A write into flash memory is anything but straightforward. Data can only be written into an area that has been erased -- there's no overwriting old data without first erasing the block it resides in. If that's not bad enough, flash has a penchant to wear out with more than a certain number of writes, depending on the type of flash. For example, quad-level cell flash can start experiencing bit losses after only a couple of hundred erase/write cycles.
The SSD controller can cleverly hide the effects of both the erase-before-write requirement and the wear-out mechanism, but the techniques to hide them create a data-juggling nightmare for the SSD controller's designer. This can lead to unexpected timing issues for SSD users who are unaware of flash's need to erase before writing and penchant to wear out. So, proper SSD management becomes paramount.
4 best practices to manage conventional SSDs
Some straightforward methods help users deal with the intricacies of conventional SSD management.
1. Keep your SSDs hungry for data
Latency issues raise their head when SSDs get full.
A new SSD and one that has undergone a heavy write workload for a couple of years may appear on the console to have the same amount of free space. However, important differences might need a deeper investigation through self-monitoring, analysis and reporting technology (SMART) attributes.
How does a system administrator figure out what's happening within the SSD? How is it wearing? How much overprovisioning is left? These questions and others are answered by the SSD's SMART attributes.
Although no standard dictates how SMART attributes are organized within an SSD, most SSDs offer their own mix that includes answers to the questions about wear and overprovisioning. The system administrator can monitor them. The lack of standards, though, makes it unappealing to use many different vendors' SSDs at the same time.

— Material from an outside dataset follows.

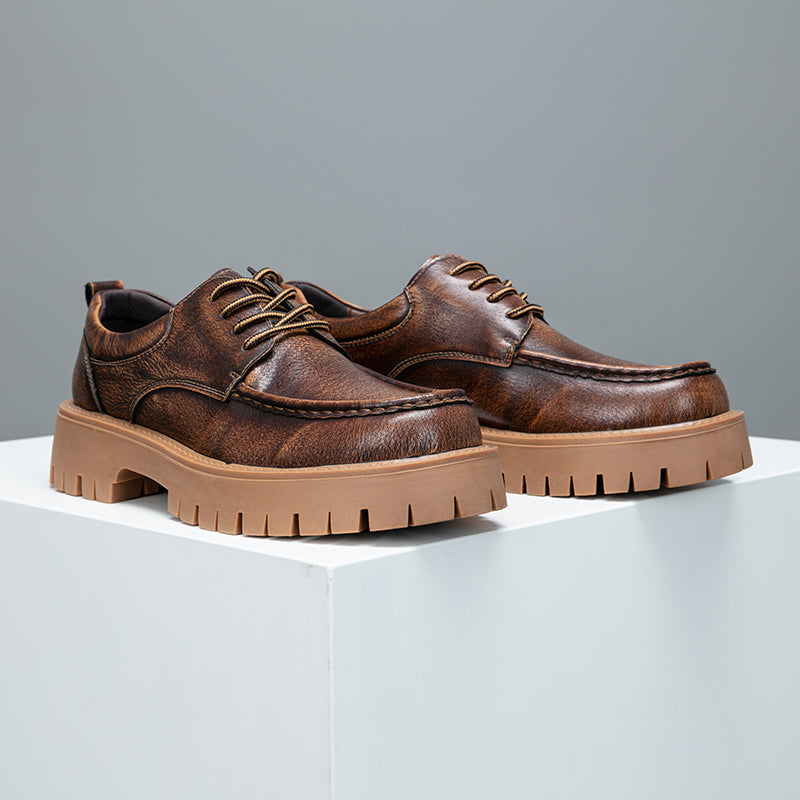 Indoor shot of men's brown modern casual boots, highlighting their versatile style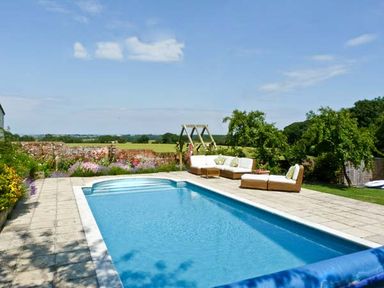 An outdoor swimming pool with stone paving and wicker sofas in a garden at The Springs in Ashey near Brading and Ryde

2. Don't put your SSD into a critical timing path
Garbage collection is a slow process that causes the SSD to hang up until the routine is complete. In extreme cases, these delays may last several seconds.

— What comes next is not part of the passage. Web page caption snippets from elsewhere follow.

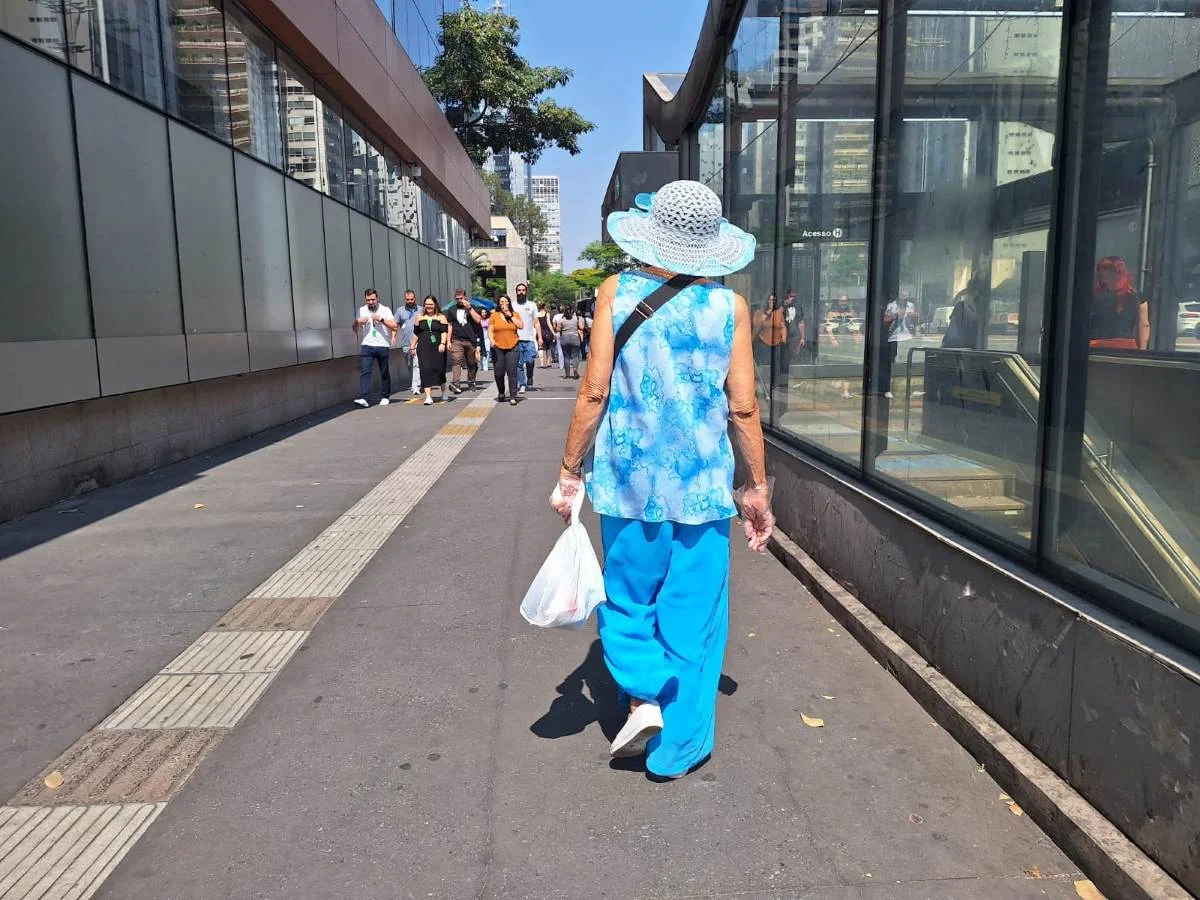 Mulher caminha de chapéu sob sol em trecho da Avenida Paulista
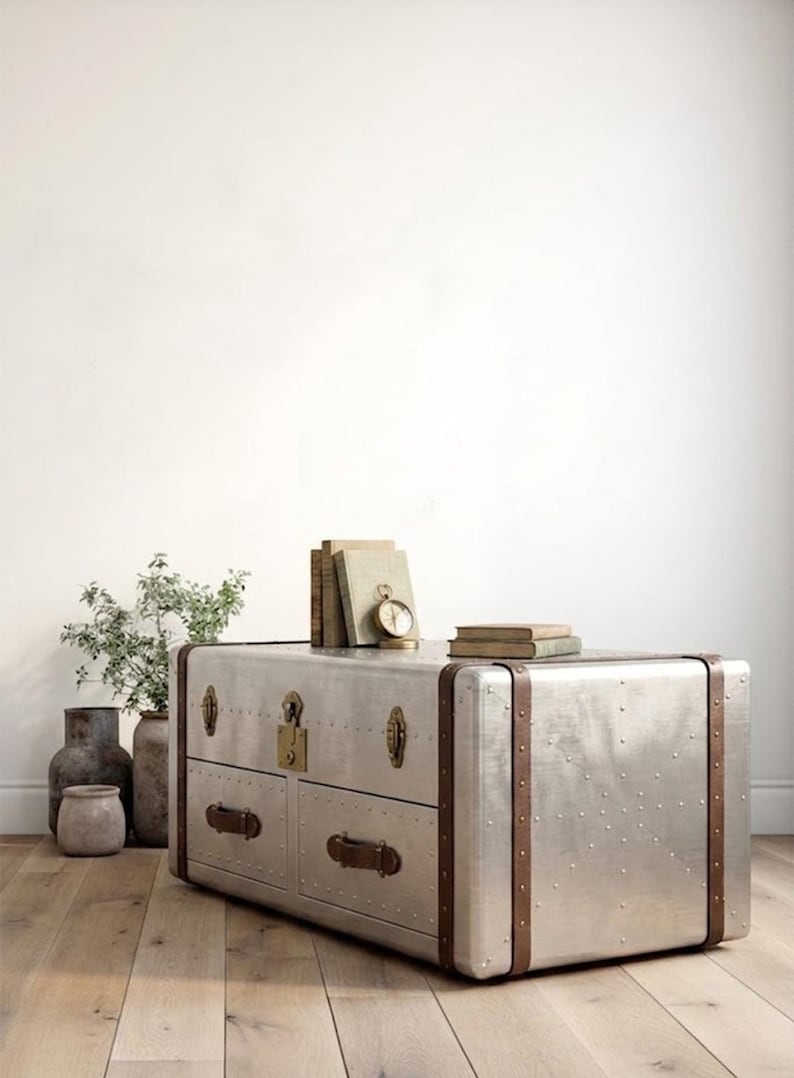 Puede incluir: Un mueble de metal plateado estilo ba&uacute;l con dos cajones, detalles en cuero marr&oacute;n y herrajes de lat&oacute;n. El mueble tiene un dise&ntilde;o remachado y est&aacute; coronado con libros y un peque&ntilde;o reloj. El mueble est&aacute; sobre un suelo de madera.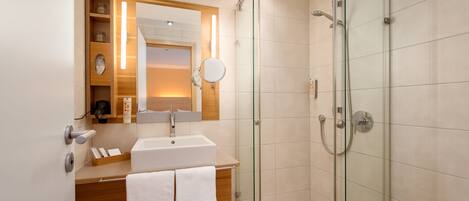 Un baño moderno con ducha envuelta en vidrio, lavamanos con espejo y tocador de madera.
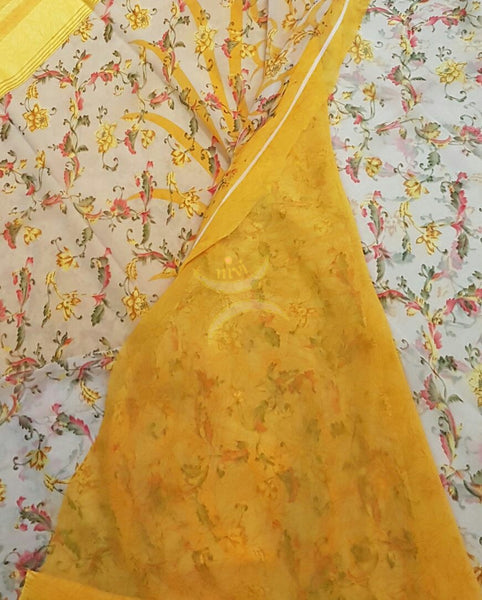 Yellow wrinkle printed Georgette with satin finish border and floral print.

An SSD can slip into an occasional extended delay during garbage collection. As a result, time-sensitive routines should not be configured in a way that allows an SSD delay to interfere with their performance.
While it's not difficult for the SSD's controller to find an erased page and remap the write to that page -- rather than the one requested by the application -- the situation gets increasingly tricky when the SSD doesn't have much spare room. In certain cases, the number of available erased pages isn't enough to accept a write command. A garbage collection routine needs to run through the flash to copy a number of valid pages from mostly invalid blocks to a single new block to free the mostly invalid blocks for erasure.
3. Use the trim command
Trim is a way to give permission for a block to be erased. Otherwise, the SSD must second-guess, and pages that would gladly be erased for the benefit of system timing might be completely ignored to prematurely slow the SSD's performance.

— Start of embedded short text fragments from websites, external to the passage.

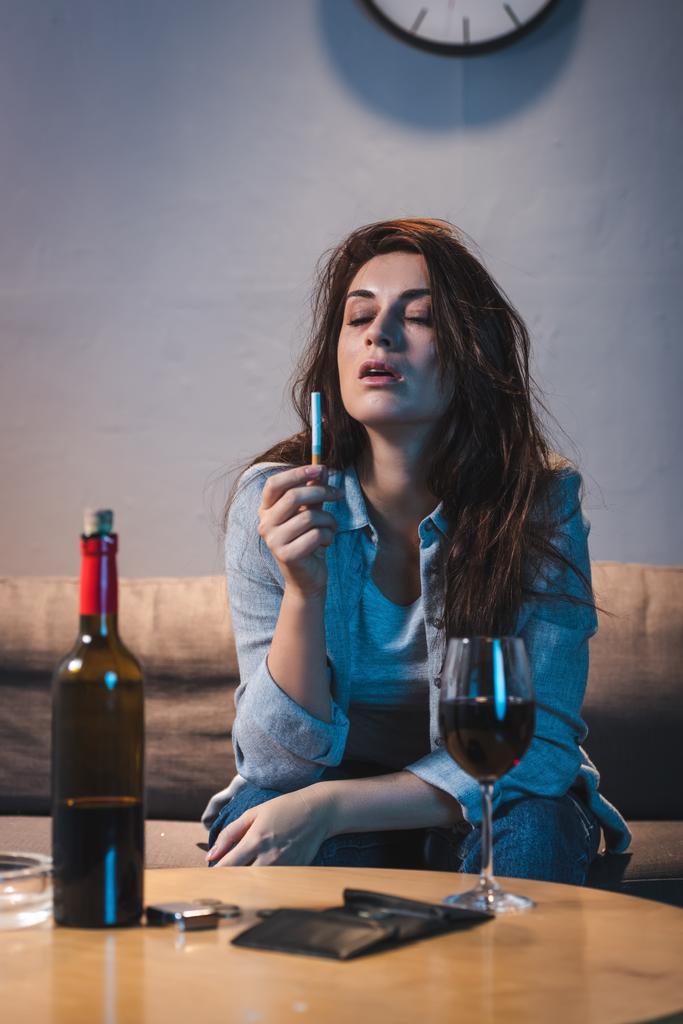 テーブルの上に赤ワインと空の財布の近くに座っている間にタバコを持っている酔った女性 - 写真・画像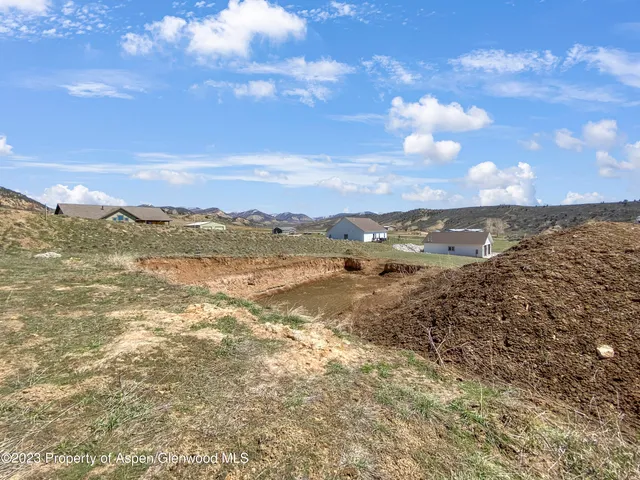 a view of an ocean with a mountain
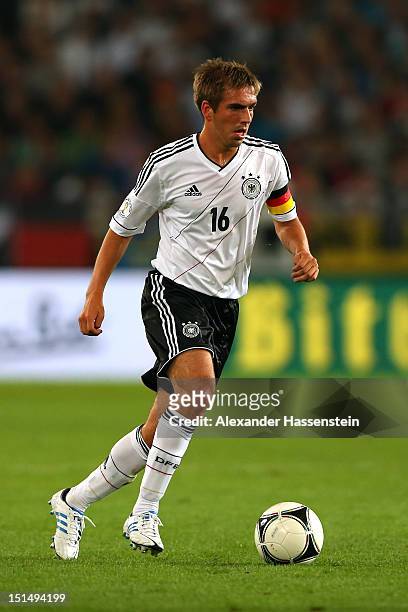 Philipp Lahm of Germany runs with the ball during the FIFA 2014 World Cup Qualifier group C match between Germany and Faeroe Islands at AWD Arena on...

SSDs must keep track of overwritten pages or look at other clues to figure out which pages are no longer valid. The SSD doesn't have a natural mechanism to understand what the server is thinking, so it basically guesses. A data loss is unacceptable, so the algorithms for guessing err on the side of caution. Many pages that contain invalidated data might be overlooked and thus become unavailable.
To overcome this problem, the ATA command set added a command called trim, through which applications and programs can help make the internal SSD management, particularly garbage collection, more efficient. Garbage collection no longer needs to be performed as often as it was before trim existed. Older software that doesn't use the trim command puts an unnecessary burden on an SSD that causes slowdowns.
4. Check the SSD's SMART attributes periodically and consider overprovisioning
The timing could be every time you do a backup. The SMART attributes tell you how the SSD is wearing and how much overprovisioning is still available.
One strategy to speed up SSD performance is to maintain a hidden reserve of flash within the SSD. This overprovisioning provides more room for the controller to perform SSD management. In other words, the controller has less difficulty finding erased pages to write into. The more overprovisioned NAND in an SSD, the faster that SSD performs under heavy workloads.
The trouble with overprovisioning is that it increases the SSD's cost. On average, about 80% of the cost of an SSD is the NAND flash chips. If you increase the overprovisioning by 10% of the SSD's stated capacity, you increase that SSD's price by almost as much. Overprovisioning works for users who can afford it.
Overprovisioning also hides from the user how badly the SSD might be worn out by heavy write loads. If you don't know what your write load is and if you don't check the SSD's internal SMART attributes, then a sudden failure could catch you by surprise.
Jim Handy is a semiconductor and SSD analyst at Objective Analysis in Los Gatos, Calif.